:: TASK BRIEF ::
Transcribe the Mega Millions results article from "Mega Millions Results, Numbers" up to and including "sum of money.".

:: PAGE TEXT ::
- - - - -

Mega Millions Results, Numbers for 9/15/20: Did Anyone Win the $119 Million?

The jackpot for last night's Mega Millions was estimated to be a colossal $119 million, with a cash value of $94.6 million. Here is a breakdown of the winners from last night's draw.

The winning numbers for the drawing on Tuesday, September 15, were 25, 28, 38, 59 and 62, with the Mega Ball 22 and the Megaplier 4x, according to the Mega Millions website.

One ticket purchased in Wisconsin hit the jackpot after successfully matching all white numbers and the gold Mega Ball to take home the life-changing sum of money.

A further ticket sold in Georgia matched all five numbers minus the gold Mega Ball, to take home the second-biggest prize of $1 million. If they had purchased the 4x Megaplier, their winnings would have been quadrupled to $4 million.

- - - - -

Stored data entries
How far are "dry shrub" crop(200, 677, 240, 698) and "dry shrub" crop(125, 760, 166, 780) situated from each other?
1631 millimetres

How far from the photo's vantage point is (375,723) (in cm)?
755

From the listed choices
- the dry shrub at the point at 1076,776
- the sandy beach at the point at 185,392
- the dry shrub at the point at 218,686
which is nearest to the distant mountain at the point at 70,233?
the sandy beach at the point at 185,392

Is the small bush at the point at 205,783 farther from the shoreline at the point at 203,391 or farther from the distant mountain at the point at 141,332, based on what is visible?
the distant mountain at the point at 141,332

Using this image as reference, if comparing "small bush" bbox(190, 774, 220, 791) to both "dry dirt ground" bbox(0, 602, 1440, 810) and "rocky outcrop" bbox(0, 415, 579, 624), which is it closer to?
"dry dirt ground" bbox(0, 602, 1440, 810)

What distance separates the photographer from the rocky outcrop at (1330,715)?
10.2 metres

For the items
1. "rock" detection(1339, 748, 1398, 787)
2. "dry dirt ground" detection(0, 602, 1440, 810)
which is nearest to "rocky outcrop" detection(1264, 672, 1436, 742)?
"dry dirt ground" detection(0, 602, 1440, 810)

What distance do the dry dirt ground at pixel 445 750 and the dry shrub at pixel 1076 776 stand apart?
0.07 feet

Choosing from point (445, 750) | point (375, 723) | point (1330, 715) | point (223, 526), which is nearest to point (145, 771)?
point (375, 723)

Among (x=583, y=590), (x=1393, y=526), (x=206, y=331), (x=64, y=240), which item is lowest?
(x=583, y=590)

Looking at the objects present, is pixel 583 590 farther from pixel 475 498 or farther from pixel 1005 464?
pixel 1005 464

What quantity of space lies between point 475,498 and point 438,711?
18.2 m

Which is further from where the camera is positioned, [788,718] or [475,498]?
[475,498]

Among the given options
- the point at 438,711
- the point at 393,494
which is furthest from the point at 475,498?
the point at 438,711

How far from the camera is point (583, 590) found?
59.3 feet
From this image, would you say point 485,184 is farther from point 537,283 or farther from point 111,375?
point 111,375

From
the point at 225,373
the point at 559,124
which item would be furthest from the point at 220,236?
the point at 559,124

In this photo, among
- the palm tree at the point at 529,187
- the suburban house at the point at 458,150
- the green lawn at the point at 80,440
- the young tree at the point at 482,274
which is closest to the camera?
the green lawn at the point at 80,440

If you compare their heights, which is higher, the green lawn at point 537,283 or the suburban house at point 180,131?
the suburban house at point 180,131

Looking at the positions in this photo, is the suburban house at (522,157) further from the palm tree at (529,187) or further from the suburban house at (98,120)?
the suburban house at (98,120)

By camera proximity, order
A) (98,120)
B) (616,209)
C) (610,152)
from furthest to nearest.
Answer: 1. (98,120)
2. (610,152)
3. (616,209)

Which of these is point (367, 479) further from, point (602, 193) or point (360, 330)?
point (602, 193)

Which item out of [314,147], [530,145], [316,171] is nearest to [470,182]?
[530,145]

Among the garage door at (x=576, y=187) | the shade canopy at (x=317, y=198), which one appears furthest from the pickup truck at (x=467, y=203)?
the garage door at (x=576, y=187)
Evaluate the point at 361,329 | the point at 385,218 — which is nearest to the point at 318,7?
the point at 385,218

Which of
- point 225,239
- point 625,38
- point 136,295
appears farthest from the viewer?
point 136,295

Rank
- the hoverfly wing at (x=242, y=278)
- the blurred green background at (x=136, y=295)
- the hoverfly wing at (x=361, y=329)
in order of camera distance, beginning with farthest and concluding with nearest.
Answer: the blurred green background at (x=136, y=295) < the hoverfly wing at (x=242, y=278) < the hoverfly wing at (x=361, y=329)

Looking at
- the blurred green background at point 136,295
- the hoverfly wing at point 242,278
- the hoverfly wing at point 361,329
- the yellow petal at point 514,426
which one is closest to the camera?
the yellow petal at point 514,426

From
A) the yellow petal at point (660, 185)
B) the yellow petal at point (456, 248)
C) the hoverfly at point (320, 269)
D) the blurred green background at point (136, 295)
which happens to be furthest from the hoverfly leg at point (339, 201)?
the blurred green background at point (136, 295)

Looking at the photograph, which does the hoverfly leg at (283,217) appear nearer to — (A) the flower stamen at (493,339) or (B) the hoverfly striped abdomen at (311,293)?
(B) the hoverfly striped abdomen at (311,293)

- - - - -

:: RESPONSE AREA ::
Mega Millions Results, Numbers for 9/15/20: Did Anyone Win the $119 Million?

The jackpot for last night's Mega Millions was estimated to be a colossal $119 million, with a cash value of $94.6 million. Here is a breakdown of the winners from last night's draw.

The winning numbers for the drawing on Tuesday, September 15, were 25, 28, 38, 59 and 62, with the Mega Ball 22 and the Megaplier 4x, according to the Mega Millions website.

One ticket purchased in Wisconsin hit the jackpot after successfully matching all white numbers and the gold Mega Ball to take home the life-changing sum of money.